Geciteerde tekst ▸
3.2.2. Het Hof heeft de verdachte vrijgesproken van het onder 4 en 5 tenlastegelegde wat betreft het daar vermelde "terroristisch oogmerk" en heeft daartoe het volgende overwogen:
"Ten aanzien van de onder 4 en 5 tenlastegelegde feiten acht het hof niet wettig en overtuigend bewezen dat de verdachte deze feiten met - kort gezegd - een terroristisch oogmerk heeft begaan, zodat voor wat betreft dit bestanddeel telkens vrijspraak dient te volgen.
Het hof overweegt daartoe het volgende.
Artikel 83a van het Wetboek van Strafrecht bepaalt dat onder terroristisch oogmerk wordt verstaan het oogmerk om:
(I) de bevolking of een deel der bevolking van een land ernstige vrees aan te jagen, dan wel
(II) een overheid of internationale organisatie wederrechtelijk te dwingen iets te doen, niet te doen of te dulden, dan wel
(III) de fundamentele politieke, constitutionele, economische of sociale structuren van een land of een internationale organisatie ernstig te ontwrichten of te vernietigen.

Aangeleverde gegevens ▸
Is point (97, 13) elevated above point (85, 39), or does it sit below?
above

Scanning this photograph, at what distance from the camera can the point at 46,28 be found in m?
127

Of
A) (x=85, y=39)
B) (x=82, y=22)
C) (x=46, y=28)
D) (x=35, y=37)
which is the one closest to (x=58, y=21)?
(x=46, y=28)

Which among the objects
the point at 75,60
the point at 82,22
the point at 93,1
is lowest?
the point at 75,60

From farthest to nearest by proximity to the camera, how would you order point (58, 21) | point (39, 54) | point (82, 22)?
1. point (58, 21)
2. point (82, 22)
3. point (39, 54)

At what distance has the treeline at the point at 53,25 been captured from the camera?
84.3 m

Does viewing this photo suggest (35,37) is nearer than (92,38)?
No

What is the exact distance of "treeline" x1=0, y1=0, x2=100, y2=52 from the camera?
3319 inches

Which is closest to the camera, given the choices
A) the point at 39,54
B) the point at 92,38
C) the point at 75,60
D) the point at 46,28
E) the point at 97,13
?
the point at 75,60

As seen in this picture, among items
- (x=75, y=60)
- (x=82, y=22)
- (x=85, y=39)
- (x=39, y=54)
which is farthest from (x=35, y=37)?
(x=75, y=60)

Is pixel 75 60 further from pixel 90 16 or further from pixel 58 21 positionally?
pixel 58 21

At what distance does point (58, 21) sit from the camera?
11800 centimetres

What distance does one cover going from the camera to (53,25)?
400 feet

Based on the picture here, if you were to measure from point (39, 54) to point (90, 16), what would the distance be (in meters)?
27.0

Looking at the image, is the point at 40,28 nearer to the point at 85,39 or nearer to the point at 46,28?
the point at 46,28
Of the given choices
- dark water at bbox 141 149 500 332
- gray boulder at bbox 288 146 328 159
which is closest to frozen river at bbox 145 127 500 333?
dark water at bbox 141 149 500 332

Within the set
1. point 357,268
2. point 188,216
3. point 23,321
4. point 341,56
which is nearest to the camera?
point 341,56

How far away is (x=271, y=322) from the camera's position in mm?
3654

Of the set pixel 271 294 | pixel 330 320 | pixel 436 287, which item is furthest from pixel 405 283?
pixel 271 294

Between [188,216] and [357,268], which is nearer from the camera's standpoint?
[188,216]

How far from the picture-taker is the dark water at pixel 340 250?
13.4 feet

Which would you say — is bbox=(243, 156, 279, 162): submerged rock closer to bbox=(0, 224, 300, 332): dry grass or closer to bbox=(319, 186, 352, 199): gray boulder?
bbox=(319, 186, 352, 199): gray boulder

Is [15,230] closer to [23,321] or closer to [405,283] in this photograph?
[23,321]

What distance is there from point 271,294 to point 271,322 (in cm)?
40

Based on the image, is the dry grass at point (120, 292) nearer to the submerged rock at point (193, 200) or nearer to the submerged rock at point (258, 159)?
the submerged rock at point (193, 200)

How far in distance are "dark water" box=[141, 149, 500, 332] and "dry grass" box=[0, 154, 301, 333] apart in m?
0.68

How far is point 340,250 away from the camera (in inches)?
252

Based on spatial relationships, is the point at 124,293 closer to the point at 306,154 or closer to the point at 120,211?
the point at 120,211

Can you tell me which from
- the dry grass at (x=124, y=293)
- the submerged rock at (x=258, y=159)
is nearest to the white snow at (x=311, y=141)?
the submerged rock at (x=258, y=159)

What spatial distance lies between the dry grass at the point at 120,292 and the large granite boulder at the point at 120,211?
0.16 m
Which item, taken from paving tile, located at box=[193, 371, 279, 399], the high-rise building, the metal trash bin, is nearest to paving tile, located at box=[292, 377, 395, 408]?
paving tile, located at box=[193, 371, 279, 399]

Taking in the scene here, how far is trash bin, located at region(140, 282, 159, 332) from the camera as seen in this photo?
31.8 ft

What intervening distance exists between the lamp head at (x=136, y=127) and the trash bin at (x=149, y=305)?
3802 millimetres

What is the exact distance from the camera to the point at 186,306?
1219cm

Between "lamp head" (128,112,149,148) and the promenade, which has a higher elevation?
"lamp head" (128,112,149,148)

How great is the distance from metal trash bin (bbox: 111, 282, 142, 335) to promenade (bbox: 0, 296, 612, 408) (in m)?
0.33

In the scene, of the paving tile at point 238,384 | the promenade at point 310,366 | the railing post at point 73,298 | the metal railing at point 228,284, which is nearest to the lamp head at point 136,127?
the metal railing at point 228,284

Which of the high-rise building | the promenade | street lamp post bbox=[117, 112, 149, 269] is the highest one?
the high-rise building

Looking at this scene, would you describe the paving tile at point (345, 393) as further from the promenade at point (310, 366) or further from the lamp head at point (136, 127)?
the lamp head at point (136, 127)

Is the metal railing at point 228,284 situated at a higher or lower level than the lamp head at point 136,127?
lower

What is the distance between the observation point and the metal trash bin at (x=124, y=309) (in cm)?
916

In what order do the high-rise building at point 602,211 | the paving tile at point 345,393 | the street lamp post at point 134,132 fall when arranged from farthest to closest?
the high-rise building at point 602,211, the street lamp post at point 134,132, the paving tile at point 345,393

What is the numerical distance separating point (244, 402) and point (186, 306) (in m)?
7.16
...
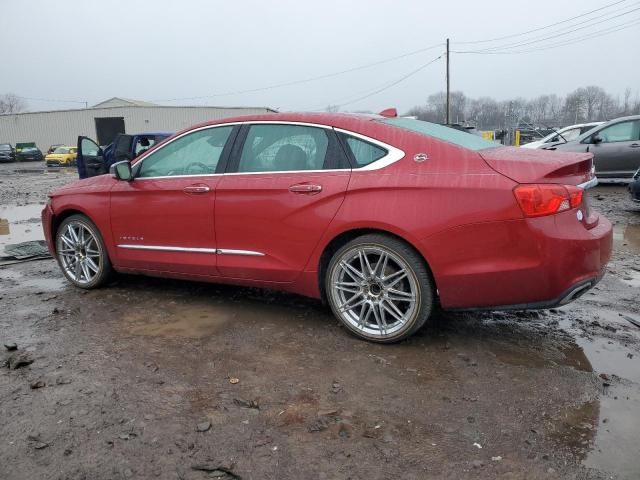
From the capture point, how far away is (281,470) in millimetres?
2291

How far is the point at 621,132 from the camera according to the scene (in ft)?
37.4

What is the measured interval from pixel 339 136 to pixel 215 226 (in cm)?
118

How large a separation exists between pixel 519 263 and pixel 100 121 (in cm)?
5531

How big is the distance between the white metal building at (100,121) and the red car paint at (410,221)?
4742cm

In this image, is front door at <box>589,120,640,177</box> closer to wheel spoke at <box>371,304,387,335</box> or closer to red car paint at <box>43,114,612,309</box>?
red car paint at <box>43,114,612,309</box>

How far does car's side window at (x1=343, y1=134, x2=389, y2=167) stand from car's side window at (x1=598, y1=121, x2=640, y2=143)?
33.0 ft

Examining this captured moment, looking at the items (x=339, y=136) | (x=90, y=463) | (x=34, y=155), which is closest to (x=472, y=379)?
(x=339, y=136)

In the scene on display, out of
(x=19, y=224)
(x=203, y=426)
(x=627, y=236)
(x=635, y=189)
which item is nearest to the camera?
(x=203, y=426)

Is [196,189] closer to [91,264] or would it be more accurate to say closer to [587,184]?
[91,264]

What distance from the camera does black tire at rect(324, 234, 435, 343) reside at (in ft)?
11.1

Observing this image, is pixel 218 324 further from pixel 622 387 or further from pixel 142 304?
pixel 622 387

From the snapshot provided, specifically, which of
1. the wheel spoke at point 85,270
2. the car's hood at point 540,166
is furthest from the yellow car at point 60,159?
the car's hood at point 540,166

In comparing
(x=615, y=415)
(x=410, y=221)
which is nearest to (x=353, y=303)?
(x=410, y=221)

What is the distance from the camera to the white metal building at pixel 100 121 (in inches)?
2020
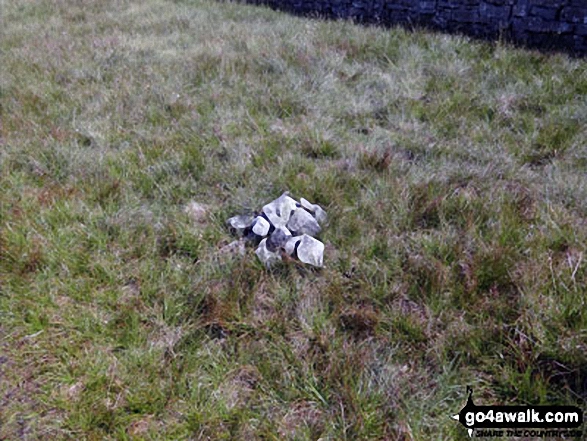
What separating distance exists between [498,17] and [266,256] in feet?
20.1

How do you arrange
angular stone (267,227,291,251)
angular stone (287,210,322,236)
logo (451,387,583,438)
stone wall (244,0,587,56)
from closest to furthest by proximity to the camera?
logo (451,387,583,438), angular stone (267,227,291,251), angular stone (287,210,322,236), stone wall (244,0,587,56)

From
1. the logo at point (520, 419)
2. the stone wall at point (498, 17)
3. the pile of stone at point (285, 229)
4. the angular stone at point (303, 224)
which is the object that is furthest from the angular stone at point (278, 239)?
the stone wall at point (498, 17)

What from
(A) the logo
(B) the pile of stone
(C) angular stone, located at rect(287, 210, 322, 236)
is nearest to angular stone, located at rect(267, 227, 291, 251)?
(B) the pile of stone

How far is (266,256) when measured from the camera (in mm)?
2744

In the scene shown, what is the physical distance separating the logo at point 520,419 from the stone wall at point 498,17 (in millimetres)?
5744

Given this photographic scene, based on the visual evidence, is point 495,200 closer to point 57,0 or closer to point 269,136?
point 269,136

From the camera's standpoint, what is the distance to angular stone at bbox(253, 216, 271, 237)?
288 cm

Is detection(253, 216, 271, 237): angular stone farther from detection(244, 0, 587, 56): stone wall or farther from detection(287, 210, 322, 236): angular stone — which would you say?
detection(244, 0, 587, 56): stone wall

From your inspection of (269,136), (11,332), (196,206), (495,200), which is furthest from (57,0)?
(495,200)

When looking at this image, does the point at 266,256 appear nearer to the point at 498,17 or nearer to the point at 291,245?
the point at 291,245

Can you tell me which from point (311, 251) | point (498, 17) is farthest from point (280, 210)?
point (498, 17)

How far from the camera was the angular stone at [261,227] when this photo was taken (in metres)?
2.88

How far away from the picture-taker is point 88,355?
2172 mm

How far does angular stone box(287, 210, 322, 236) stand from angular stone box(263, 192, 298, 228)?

Opdracht ▸ Welk wetsartikel bepaalt volgens de geciteerde tekst wat onder terroristisch oogmerk wordt verstaan?

Antwoord ▸ Artikel 83a van het Wetboek van Strafrecht.